-- start TEXT SEGMENT --

# Reverse lights aren't working.



## kchey (Oct 9, 2006)

Hello All!!

Boy am I happy to have found this site!! Lots of resourceful info. Anyhow, I proudly own a '99 Nissan Frontier 4WD (manual transmission) that has taken me everywhere! Recently, I noticed that my reverse lights are no longer working. At first, the lights would intermittently blink whenever I engaged the car into reverse. Now the lights seldomly come on. It's like there's a loose connection perhaps somewhere between the transfer case/gear shift and the lights. I've checked the fuses and they're ok. Someone mentioned something about a delay box? Can anyone please advise as to where this box is located, and how I can check my leads to see where the loose connection may lie?

Thank you so much!!


----------



## nissanmadness (Sep 18, 2006)

Should be a switch on your manual trans.


----------



## kchey (Oct 9, 2006)

nissanmadness said:


> Should be a switch on your manual trans.


Thanks nissanmadness!!
Where is this switch exactly located and how would I go about accessing it? I would like to at least start there and see where the problem is. Any other recommendations? Oh and a quick correction to what I had said earlier. I guess it may be a connection problem from the relay box, or so I've been told. Perhaps, would this be a problem that would be better handled by a technician? Thanks once again!!


----------



## nissanmadness (Sep 18, 2006)

Most manual trans reverse light switchs are mounted near the shift rails or on the top cover. Yours could be different, I'm not familiar with your model. But it sounds like you should take this one to a tech.


----------



## golfer (Aug 21, 2006)

I believe the back up lamp switch is on the right ( passenger ) side of the transmission. You'll see two wiring connectors the one ( i think ) closest toward the front is the back up switch the other is the neutral switch.

The way to test the switch is disconnect it from the harness put the lever in reverse and with a multimeter check for continuity.


----------



## golfer (Aug 21, 2006)

try this


----------



## kchey (Oct 9, 2006)

Thank you guys for all the useful info. I was able to locate the switches. They were exactly where you pointed them out to be, nissanmadness. 

Also, thank you Golfer, for providing that diagram. All I need to do is get a multimeter this weekend to see if I can isolate where the problem may be. I'm thinking something with the switches may have shorted or something. I'll work on it this weekend. Worse comes to worse, I'll bring it by a technician and have them take a look at it.

Golfer, just out of curiousity, where did you pull that diagram from? Any good service manuals you guys recommend?


----------



## golfer (Aug 21, 2006)

You're welcome....from a Nissan service manual.


----------



## nissanmadness (Sep 18, 2006)

You can do the check with a test lamp, if you don't have access to a multimeter. Chock your wheels turn the ign key on and put the shifter in reverse. DO NOT START THE ENGINE!!!!!!!! Then crawl underneath and see if you have power going into the switch and coming out of the switch. Don't pierce the insulation of the wiring, use a couple of jumper wires, and don't touch them to ground. If You have power going across the switch then trace your harness back to the reverse light and repair the open short. Check the bulb sockets too. Make sure you have a good ground also.


----------



## golfer (Aug 21, 2006)

It won't hurt to get a multimeter which can be used for other troubleshooting and It's the *best* tool for electrical problems.

The bulb trick will work in this case , its like using a ( jerry - rigged ) test light.


----------

-- end TEXT SEGMENT --
-- start DATA EXTRACT --

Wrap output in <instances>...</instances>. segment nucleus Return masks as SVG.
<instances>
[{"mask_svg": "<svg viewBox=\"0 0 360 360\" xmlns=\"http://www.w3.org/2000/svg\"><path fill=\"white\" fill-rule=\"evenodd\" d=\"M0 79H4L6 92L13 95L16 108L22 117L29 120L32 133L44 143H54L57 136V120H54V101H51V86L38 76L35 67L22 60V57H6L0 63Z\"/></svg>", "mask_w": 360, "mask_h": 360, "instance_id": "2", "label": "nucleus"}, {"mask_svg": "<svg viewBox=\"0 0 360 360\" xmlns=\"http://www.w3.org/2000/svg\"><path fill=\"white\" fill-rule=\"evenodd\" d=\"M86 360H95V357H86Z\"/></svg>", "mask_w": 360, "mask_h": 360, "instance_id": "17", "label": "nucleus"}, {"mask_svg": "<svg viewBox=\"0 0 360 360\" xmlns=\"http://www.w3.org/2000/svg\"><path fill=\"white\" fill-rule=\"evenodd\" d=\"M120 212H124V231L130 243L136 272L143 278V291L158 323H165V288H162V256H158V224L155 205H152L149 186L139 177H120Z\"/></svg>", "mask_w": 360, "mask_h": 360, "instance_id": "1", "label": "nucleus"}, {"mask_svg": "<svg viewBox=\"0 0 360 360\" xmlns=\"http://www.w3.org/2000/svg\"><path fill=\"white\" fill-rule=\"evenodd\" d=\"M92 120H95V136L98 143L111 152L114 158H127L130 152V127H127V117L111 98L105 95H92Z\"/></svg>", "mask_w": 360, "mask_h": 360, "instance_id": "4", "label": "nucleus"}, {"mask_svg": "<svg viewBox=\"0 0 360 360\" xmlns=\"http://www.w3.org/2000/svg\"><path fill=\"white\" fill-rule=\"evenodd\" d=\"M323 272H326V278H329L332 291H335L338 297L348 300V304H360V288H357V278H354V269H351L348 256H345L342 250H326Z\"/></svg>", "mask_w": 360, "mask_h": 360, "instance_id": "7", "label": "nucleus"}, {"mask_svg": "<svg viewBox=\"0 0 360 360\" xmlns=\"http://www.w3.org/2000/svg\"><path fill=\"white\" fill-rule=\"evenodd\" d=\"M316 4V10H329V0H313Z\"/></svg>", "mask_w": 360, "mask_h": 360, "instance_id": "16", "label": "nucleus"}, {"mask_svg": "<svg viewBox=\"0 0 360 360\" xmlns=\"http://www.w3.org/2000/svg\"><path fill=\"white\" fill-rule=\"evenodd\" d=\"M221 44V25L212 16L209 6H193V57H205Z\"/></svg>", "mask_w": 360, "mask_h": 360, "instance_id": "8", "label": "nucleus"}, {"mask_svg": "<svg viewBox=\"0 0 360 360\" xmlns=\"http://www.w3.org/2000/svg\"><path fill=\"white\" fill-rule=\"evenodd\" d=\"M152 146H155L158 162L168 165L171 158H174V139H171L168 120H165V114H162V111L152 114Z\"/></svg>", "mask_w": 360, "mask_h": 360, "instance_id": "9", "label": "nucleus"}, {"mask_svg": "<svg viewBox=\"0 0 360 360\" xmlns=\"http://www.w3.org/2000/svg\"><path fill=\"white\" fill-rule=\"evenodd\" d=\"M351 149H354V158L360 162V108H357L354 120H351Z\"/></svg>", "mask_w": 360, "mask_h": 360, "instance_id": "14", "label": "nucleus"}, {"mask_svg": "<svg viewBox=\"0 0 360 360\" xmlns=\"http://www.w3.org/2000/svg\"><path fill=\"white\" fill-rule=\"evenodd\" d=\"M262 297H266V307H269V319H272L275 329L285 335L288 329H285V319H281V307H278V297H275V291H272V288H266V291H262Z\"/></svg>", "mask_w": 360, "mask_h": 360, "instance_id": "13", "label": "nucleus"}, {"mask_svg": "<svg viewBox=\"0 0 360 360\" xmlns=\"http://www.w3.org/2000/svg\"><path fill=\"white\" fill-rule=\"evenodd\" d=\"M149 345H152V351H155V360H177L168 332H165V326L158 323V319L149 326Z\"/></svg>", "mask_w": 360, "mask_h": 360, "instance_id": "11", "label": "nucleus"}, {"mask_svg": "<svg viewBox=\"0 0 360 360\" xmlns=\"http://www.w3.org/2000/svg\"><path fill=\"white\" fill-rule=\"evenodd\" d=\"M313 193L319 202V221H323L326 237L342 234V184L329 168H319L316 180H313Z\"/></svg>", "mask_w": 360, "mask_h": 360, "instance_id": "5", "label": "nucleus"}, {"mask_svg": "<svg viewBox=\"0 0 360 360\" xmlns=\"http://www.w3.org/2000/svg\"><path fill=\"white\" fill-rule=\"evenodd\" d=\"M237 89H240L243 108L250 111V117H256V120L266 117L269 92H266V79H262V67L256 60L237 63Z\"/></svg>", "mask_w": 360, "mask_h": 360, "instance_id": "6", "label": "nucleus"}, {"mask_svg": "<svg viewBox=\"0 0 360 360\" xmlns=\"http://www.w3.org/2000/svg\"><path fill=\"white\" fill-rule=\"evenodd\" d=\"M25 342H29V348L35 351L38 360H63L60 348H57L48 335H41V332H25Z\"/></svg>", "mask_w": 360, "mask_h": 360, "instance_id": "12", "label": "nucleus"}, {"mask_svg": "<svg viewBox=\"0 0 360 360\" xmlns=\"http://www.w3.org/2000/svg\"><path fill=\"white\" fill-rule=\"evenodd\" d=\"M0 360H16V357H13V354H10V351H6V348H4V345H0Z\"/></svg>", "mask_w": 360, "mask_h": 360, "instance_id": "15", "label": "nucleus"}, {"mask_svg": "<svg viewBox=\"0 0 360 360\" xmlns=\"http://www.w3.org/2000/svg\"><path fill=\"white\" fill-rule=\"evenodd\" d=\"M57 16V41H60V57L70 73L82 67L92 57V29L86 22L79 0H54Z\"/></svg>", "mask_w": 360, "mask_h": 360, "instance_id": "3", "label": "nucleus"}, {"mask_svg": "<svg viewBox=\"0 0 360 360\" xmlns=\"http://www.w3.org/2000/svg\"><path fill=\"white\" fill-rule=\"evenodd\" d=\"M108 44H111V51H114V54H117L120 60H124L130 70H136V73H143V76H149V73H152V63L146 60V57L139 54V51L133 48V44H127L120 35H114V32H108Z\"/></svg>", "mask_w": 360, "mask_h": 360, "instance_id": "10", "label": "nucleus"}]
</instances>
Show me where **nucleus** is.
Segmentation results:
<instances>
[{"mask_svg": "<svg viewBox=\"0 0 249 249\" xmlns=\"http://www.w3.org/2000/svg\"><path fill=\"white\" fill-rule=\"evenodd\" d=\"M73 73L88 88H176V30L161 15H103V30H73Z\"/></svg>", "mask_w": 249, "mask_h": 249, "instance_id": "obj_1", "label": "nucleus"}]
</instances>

-- end DATA EXTRACT --

= JOBS =
[a] Render this sentence from the reverse-light thread in Spanish: "Then crawl underneath and see if you have power going into the switch and coming out of the switch."
[b] Reproduce the part of the reverse-light thread starting with "Where is this" and going on through "Thanks once again!!".
The records are independent material and have no connection to the thread on reverse lights.

= THE REPLIES =
[a] Luego métase debajo y compruebe si llega corriente al interruptor y si sale corriente del interruptor.

[b]
Where is this switch exactly located and how would I go about accessing it? I would like to at least start there and see where the problem is. Any other recommendations? Oh and a quick correction to what I had said earlier. I guess it may be a connection problem from the relay box, or so I've been told. Perhaps, would this be a problem that would be better handled by a technician? Thanks once again!!